*Complete the following:*
A. In the excerpt on the lesson 7 test suite, which classes does the dark theme image carry so that it is hidden by default?
B. Carry on the lesson 7 test-suite walkthrough past its final line.
------ Excerpt provided
Run the lesson’s test suite:

Terminal window
pnpm test:lesson 7

The suite renders the hero to its server-side HTML — the exact markup of the first paint — and checks the no-flash promise from that markup: both theme images present as siblings, pointing at different files, the light one visible by default (block dark:hidden) and the dark one hidden by default (hidden dark:block), sharing the same alt, width, and height. It also confirms exactly one <h1>, supporting copy, and two CTAs with non-empty hrefs. A green run looks like this:

✓ tests/lessons/Lesson 7.test.ts (7 tests)
Test Files 1 passed (1)
Tests 7 passed (7)
------------
------ Data supplied
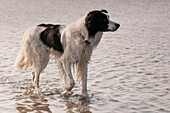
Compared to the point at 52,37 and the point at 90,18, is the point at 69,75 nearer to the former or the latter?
the point at 52,37

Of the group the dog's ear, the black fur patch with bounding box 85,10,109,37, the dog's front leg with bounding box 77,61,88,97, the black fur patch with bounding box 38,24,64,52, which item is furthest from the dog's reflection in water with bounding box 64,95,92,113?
the dog's ear

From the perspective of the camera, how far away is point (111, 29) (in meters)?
7.80

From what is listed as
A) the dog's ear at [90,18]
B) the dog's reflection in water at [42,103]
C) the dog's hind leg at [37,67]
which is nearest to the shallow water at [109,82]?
------------
*Response list:*
A. hidden dark:block

B.
Then run the full gate — Biome, the type-checker, and a production build:

Terminal window
pnpm verify

The tests can prove both images are in the HTML, but they cannot watch a real browser repaint, so the no-flash and no-shift properties — and the visual reflow — are yours to confirm by hand. Boot the page with pnpm dev and work through these:

Set the OS theme to dark, then back to light; the correct hero image is showing each time.
untested
Record a DevTools Performance reload in each theme and confirm there is no flash frame as the image resolves.
untested
At lg the copy and image sit side by side; below lg they stack with no horizontal scroll.
untested
Tab from the URL bar reaches both CTAs in order, each with a visible focus ring; Enter navigates.